- Excerpt from a dataset
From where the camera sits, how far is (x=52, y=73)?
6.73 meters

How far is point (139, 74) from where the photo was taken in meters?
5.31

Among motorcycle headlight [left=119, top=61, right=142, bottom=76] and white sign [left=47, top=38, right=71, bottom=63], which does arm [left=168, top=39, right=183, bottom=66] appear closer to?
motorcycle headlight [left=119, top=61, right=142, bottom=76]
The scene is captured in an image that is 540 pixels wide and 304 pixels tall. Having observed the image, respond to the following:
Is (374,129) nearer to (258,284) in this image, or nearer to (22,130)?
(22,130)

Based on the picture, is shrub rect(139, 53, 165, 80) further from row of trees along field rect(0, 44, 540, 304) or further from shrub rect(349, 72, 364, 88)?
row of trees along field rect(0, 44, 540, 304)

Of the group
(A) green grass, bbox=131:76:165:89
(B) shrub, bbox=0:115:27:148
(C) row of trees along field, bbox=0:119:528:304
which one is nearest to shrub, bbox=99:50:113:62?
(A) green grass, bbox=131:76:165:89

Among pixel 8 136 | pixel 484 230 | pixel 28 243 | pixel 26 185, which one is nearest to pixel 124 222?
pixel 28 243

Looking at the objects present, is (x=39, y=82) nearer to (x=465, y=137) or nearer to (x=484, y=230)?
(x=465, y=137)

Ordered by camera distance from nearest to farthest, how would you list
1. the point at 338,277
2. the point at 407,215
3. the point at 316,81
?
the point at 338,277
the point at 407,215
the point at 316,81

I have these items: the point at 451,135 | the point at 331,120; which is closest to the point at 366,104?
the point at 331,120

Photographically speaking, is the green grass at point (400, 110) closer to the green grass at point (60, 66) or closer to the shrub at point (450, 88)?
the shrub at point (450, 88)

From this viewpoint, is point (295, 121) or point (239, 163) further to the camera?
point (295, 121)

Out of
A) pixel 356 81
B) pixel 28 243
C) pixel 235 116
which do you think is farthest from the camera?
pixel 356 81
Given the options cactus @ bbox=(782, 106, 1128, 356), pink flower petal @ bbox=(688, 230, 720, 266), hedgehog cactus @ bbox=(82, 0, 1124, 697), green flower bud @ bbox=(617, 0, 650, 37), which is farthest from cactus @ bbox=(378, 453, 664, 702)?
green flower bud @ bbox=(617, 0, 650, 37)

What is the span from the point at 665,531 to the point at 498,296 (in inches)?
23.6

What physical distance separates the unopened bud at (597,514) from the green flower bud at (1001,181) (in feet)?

- Problem to solve
Please reproduce all of the items above again, word for word and in the same order.

- Reply
From where the camera sits, how far is (x=52, y=73)?
6.73 meters

How far is point (139, 74) from where the photo was taken in meters?
5.31

Among motorcycle headlight [left=119, top=61, right=142, bottom=76] and white sign [left=47, top=38, right=71, bottom=63], which does arm [left=168, top=39, right=183, bottom=66] appear closer to?
motorcycle headlight [left=119, top=61, right=142, bottom=76]
The scene is captured in an image that is 540 pixels wide and 304 pixels tall. Having observed the image, respond to the following:
Is (374,129) nearer to (258,284) in this image, or nearer to (22,130)?
(22,130)

Based on the picture, is shrub rect(139, 53, 165, 80) further from row of trees along field rect(0, 44, 540, 304) or further from shrub rect(349, 72, 364, 88)?
row of trees along field rect(0, 44, 540, 304)

Of the group
(A) green grass, bbox=131:76:165:89
(B) shrub, bbox=0:115:27:148
(C) row of trees along field, bbox=0:119:528:304
which one is nearest to shrub, bbox=99:50:113:62?
(A) green grass, bbox=131:76:165:89

Among pixel 8 136 | pixel 484 230 | pixel 28 243 | pixel 26 185, which one is nearest to pixel 124 222?
pixel 28 243

Looking at the objects present, is (x=39, y=82) nearer to (x=465, y=137) or nearer to (x=484, y=230)?
(x=465, y=137)

Ordered by camera distance from nearest to farthest, how would you list
1. the point at 338,277
2. the point at 407,215
3. the point at 316,81
?
the point at 338,277
the point at 407,215
the point at 316,81

I have these items: the point at 451,135 | the point at 331,120; which is closest to the point at 366,104?
the point at 331,120

Photographically speaking, is the green grass at point (400, 110) closer to the green grass at point (60, 66) or closer to the shrub at point (450, 88)?
the shrub at point (450, 88)

From this viewpoint, is point (295, 121) or point (239, 163) further to the camera?
point (295, 121)

Out of
A) pixel 356 81
B) pixel 28 243
C) pixel 235 116
which do you think is farthest from the camera?
pixel 356 81
Given the options cactus @ bbox=(782, 106, 1128, 356), pink flower petal @ bbox=(688, 230, 720, 266), hedgehog cactus @ bbox=(82, 0, 1124, 697), green flower bud @ bbox=(617, 0, 650, 37), which is farthest from cactus @ bbox=(378, 453, 664, 702)?
green flower bud @ bbox=(617, 0, 650, 37)

What is the span from the point at 665,531 to the point at 498,296 (in inches)?
23.6

What physical distance separates the unopened bud at (597,514) from the green flower bud at (1001,181) (in feet)?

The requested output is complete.